- [Brief] Copy each line of the records that contains the word "reason".

Dataset records
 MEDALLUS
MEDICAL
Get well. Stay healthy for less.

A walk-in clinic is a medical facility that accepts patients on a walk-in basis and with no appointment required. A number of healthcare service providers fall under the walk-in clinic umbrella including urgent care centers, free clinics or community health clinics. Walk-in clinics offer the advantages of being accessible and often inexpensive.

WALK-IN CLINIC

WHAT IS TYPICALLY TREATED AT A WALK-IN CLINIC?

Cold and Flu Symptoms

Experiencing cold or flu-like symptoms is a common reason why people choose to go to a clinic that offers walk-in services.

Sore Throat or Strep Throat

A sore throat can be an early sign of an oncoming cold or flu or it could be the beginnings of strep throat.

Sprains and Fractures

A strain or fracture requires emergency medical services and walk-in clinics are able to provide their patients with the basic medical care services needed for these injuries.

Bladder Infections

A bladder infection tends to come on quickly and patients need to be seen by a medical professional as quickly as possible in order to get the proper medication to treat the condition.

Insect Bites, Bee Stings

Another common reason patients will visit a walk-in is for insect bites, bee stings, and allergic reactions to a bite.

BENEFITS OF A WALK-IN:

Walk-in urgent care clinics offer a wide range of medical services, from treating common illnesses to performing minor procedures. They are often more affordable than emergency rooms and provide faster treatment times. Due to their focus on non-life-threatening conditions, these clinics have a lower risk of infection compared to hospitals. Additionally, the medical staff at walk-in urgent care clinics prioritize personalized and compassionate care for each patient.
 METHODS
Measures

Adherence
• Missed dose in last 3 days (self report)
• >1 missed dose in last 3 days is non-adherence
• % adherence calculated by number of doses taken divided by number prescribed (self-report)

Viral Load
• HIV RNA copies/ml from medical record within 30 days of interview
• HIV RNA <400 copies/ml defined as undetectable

---

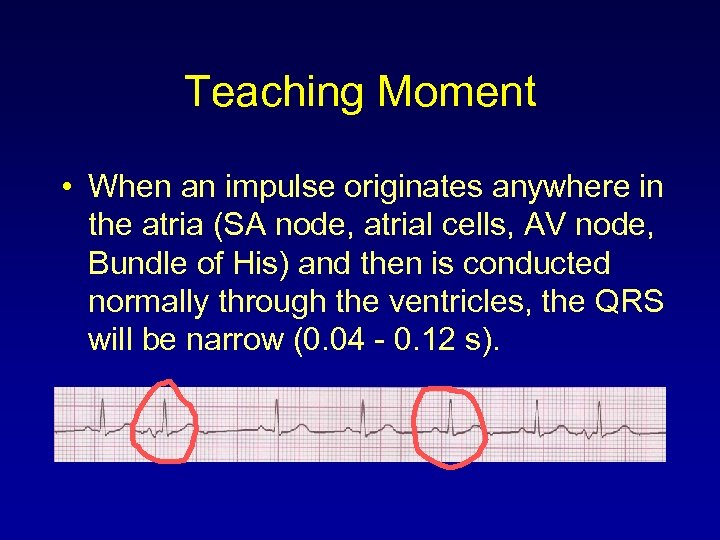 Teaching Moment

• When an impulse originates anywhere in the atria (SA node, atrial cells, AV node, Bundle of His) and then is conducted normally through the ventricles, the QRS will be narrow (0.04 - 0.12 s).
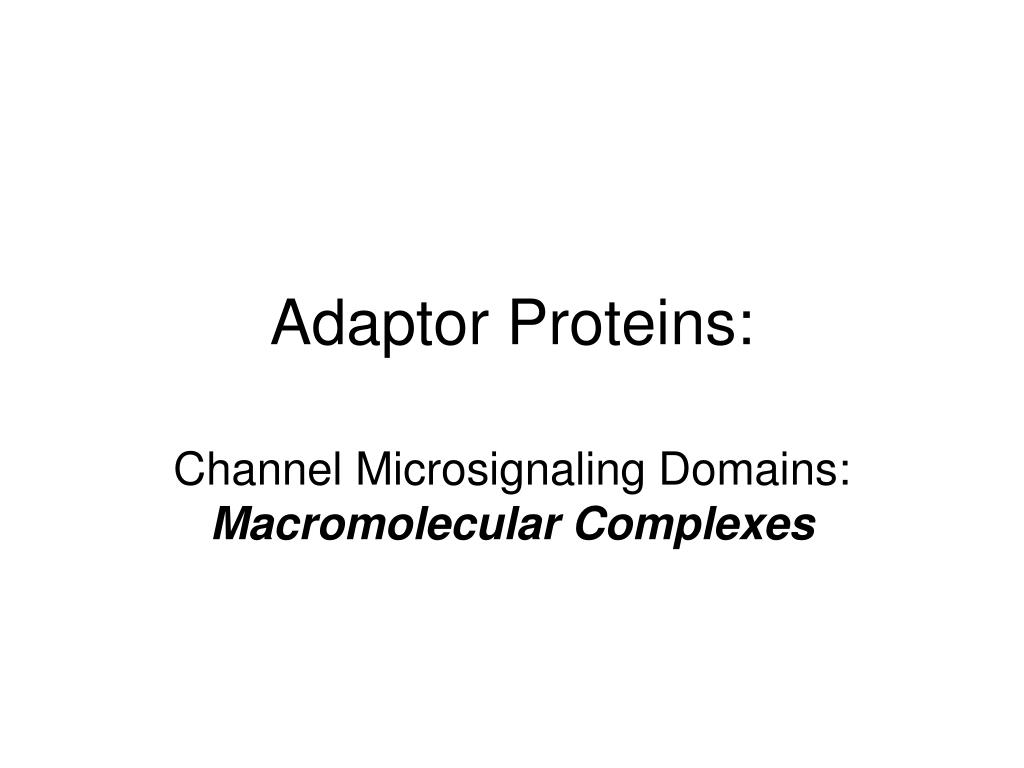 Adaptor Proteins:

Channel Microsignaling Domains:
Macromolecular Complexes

==

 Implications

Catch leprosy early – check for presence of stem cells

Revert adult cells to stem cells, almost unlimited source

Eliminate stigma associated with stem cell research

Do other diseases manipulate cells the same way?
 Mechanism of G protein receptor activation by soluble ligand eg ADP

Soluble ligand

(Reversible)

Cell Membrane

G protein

- [Finished task]
Experiencing cold or flu-like symptoms is a common reason why people choose to go to a clinic that offers walk-in services.
Another common reason patients will visit a walk-in is for insect bites, bee stings, and allergic reactions to a bite.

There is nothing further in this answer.